(EXTRACT TO READ)
--------
Observers said the central leadership's main objectives in Gu's trial were to keep the focus tightly on the murder case and not on larger allegations of corruption that could further taint the communist regime. Beijing also will closely orchestrate publicity to try to convince the domestic audience that the trial had been fair and the international community that justice has been served in the slaying of a foreigner.

The morning of the trial began with a steady downpour. Security was tight around the courthouse, with roads around it blocked to car travel. Reporters were asked to present their IDs before being allowed to get close to the building, but police lines were pulled across the main entrance and guarded by officers. Other entrances were similarly guarded. Dozens of plainclothes security officers loitered around the streets. Several special police vans were parked around the building.

Gu and the aide, Zhang Xiaojun, are likely to be found guilty of intentional homicide, which carries punishment ranging from more than 10 years in jail to a life sentence or the death penalty. In announcing the indictment about two weeks ago, the official Xinhua News Agency made clear the government considers the verdict a foregone conclusion. "The facts of the two defendants' crime are clear, and the evidence is irrefutable and substantial," it said.

Gu and Zhang were accused of poisoning Heywood in November in the southwestern mega-city of Chongqing, where Bo was party chief until his ouster this spring. According to Xinhua, Gu had a falling out with Heywood over money and worried that her son's safety was threatened.

In London, Heywood's mother accused the press of spreading lies about her son. "You've all behaved so appallingly," Ann Heywood said Wednesday outside her home.

British media have suggested Neil Heywood was involved in money laundering, worked for British intelligence or that he was Gu's lover. Ann Heywood claimed to know more about the case than was in the public domain, but she wasn't specific and said the truth would come out eventually.
--------
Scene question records
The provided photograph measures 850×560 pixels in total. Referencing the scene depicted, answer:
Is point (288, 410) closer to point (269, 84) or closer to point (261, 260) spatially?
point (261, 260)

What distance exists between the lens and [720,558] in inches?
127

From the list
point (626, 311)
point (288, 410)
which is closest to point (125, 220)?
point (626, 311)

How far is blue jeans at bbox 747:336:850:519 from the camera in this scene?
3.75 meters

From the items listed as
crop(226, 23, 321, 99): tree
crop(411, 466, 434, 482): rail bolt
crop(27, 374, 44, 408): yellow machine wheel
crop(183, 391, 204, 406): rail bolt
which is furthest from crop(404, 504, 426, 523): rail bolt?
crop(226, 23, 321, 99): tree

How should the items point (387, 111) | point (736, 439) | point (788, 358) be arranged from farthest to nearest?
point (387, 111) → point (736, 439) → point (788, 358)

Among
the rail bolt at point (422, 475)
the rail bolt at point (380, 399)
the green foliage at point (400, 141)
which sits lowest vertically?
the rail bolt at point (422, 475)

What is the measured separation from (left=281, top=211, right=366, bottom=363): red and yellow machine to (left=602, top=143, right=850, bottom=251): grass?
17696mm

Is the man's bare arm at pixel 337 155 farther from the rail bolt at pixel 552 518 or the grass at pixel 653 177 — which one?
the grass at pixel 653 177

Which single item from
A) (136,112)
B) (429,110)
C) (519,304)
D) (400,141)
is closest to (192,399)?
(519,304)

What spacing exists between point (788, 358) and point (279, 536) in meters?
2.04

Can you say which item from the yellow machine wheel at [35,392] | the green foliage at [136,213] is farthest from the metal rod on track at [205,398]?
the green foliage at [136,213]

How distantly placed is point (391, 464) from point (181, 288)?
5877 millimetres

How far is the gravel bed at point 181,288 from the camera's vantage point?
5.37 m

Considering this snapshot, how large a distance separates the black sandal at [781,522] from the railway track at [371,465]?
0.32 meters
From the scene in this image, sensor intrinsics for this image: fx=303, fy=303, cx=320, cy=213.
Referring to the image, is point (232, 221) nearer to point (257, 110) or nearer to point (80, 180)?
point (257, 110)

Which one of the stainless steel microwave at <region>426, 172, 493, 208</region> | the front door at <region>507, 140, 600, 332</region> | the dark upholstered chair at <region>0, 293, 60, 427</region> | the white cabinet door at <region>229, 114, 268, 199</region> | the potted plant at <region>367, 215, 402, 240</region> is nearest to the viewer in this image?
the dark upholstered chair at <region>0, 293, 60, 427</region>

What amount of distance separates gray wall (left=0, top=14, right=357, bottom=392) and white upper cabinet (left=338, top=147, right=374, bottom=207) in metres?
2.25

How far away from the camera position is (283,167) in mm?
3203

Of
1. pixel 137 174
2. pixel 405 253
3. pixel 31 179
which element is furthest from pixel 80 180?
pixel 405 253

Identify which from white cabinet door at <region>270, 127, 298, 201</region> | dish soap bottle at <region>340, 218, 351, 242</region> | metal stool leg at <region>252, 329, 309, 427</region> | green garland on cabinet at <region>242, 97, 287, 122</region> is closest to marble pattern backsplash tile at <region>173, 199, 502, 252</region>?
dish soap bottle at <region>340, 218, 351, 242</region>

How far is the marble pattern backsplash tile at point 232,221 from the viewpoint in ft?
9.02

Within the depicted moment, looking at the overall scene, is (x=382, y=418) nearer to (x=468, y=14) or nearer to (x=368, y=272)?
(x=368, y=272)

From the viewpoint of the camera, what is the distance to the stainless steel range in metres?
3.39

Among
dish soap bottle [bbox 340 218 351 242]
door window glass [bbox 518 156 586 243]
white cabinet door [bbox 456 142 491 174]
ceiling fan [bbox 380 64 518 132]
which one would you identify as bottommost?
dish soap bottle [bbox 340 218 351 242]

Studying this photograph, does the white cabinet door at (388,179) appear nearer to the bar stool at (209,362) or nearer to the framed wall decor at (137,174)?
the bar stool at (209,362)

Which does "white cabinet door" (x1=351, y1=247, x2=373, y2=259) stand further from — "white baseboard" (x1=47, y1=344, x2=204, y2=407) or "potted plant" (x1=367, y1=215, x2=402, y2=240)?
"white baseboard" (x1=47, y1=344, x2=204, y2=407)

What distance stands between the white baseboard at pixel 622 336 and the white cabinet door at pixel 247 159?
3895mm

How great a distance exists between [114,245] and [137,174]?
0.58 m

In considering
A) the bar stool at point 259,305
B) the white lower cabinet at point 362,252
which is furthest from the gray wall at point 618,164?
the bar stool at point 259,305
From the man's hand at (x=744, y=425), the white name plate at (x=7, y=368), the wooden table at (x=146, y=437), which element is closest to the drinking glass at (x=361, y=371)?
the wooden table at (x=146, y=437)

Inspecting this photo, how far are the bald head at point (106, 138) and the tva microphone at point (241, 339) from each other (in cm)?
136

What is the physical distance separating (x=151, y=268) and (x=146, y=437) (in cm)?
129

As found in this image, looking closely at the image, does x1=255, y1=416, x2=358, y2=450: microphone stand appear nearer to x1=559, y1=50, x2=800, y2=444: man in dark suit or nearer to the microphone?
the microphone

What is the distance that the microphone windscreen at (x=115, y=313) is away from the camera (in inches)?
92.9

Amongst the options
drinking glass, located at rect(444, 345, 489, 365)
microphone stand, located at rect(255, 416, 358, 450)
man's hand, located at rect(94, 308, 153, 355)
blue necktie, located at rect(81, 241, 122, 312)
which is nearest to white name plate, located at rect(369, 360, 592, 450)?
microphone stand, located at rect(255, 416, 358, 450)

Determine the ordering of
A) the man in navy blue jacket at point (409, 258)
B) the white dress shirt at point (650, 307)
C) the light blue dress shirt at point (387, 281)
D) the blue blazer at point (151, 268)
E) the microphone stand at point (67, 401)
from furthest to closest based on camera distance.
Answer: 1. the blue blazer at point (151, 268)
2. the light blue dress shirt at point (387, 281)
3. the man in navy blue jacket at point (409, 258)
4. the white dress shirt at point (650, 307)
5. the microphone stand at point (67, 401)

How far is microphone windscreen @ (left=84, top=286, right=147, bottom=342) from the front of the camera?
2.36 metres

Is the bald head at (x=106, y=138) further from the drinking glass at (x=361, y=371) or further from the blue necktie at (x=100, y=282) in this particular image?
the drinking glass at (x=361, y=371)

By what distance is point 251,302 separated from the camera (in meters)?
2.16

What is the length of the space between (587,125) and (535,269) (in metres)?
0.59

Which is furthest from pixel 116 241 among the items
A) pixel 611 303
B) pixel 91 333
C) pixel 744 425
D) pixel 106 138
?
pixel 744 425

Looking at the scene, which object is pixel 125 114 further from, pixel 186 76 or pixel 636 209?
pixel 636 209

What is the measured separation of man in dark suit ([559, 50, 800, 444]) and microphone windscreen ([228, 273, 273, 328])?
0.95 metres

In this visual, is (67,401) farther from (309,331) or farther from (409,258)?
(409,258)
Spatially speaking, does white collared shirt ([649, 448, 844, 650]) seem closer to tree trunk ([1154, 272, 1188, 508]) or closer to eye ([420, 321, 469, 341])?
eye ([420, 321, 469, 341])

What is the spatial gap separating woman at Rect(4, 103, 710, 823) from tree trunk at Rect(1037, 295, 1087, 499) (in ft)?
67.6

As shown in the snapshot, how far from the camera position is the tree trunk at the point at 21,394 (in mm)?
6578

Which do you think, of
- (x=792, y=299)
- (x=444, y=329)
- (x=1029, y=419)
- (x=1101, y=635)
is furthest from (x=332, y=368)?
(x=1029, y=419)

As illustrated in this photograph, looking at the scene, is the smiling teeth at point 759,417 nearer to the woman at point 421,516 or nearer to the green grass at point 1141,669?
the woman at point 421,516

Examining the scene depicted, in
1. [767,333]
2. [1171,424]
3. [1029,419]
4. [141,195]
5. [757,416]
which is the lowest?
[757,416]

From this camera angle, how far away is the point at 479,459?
--------
(SET OF TASKS)
A. According to the news article about Gu's trial, what does Beijing aim to accomplish by closely orchestrating publicity? Answer in one to three sentences.
B. In the trial article, what did reporters have to do before they were allowed near the courthouse?
C. Translate this sentence from the trial article into Spanish: "The morning of the trial began with a steady downpour."

(OUTPUTS BY TASK)
A. Beijing aims to convince the domestic audience that the trial was fair. It also wants to convince the international community that justice has been served in the slaying of a foreigner.

B. They had to present their IDs.

C. La mañana del juicio comenzó con un aguacero constante.